We are fortunate to call Lynne Pizzini a Splunk customer. Lynne is deputy chief information officer (CIO) and chief information security officer (CISO) at the state of Montana. In this position, Lynne is responsible for the management and protection of all data and information for the state’s agencies and citizens.
Getting to know Lynne has also been a lesson on how we can best balance our family life with successful careers. As a leading IT & security executive in government, Lynne strives to promote diversity amongst organizations for all women in the workforce. She is also a mentor for her daughter, as well as many professionals in Montana and beyond. Lynne’s achievements continue to inspire us and we are proud to call her a Splunk Champion.
Please enjoy this Splunk Women in Tech video Q&A with Lynne:
“Engage your staff — let everyone’s voice be heard.”– A business quote spotted in Pizinni’s office
Tell us about your role at the State of Montana.
I am the deputy chief information officer (CIO) and the chief information security officer (CISO). My primary focus is making sure that we have security throughout the organization in all of our systems and with our customers. Our customers are all state agencies, such as the Department of Justice, Department of Health and Department of Revenue; we host their systems in our data center and provide security for all state systems.
It’s my job to protect the state citizens’ data, and it’s not just the citizens of the state—it’s my data; it’s my mom’s data; it’s my friends’ data. So it's my responsibility to make sure their data is protected, and also to ensure that our systems work properly.
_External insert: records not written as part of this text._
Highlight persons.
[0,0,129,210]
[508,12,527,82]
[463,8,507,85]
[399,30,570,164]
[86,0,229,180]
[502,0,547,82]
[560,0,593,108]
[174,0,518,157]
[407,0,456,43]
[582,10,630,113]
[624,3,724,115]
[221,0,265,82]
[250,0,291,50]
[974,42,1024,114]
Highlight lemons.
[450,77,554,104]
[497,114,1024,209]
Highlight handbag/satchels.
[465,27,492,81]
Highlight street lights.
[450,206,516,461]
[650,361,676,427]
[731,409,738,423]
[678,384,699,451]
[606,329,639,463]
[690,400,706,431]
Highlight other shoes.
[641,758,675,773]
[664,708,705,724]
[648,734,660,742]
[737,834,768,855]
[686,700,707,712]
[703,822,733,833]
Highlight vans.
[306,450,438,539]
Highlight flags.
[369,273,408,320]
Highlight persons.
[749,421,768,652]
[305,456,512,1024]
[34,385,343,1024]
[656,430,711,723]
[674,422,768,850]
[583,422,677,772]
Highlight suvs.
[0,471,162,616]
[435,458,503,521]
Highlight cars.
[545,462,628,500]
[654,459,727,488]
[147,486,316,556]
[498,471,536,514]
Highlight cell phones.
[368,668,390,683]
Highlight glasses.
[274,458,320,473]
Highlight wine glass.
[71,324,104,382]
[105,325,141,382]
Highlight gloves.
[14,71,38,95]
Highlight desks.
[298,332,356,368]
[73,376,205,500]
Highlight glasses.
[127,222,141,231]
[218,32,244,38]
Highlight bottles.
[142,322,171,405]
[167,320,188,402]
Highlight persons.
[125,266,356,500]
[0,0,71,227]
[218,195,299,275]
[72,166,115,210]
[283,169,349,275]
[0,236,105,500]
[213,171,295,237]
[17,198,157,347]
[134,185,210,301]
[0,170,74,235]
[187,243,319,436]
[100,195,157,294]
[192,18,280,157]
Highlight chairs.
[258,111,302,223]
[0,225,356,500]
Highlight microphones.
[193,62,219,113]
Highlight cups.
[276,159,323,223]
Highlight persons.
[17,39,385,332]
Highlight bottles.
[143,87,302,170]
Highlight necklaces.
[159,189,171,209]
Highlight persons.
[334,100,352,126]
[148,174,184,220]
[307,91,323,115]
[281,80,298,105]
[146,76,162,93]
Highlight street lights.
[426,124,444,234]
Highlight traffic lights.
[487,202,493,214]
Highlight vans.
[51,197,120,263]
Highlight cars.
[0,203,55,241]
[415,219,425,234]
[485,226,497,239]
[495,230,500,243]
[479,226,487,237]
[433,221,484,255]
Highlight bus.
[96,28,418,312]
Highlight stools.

Since most business processes are related to technology in some fashion, it’s also my job to make sure all of our business processes are working at top efficiency.
What kind of education did you receive?
I graduated from Montana State University-Northern with a dual major in business education and business administration.
"I tend to do what is called meeting crashing." – Lynne Pizzini
What is your career background?
When I graduated college, there wasn’t a computer science degree; but I worked in a computer lab throughout college. My dad also had a hobby of learning how to write computer programs, so we would sit in our basement and write code, which is where I developed my interest in computers.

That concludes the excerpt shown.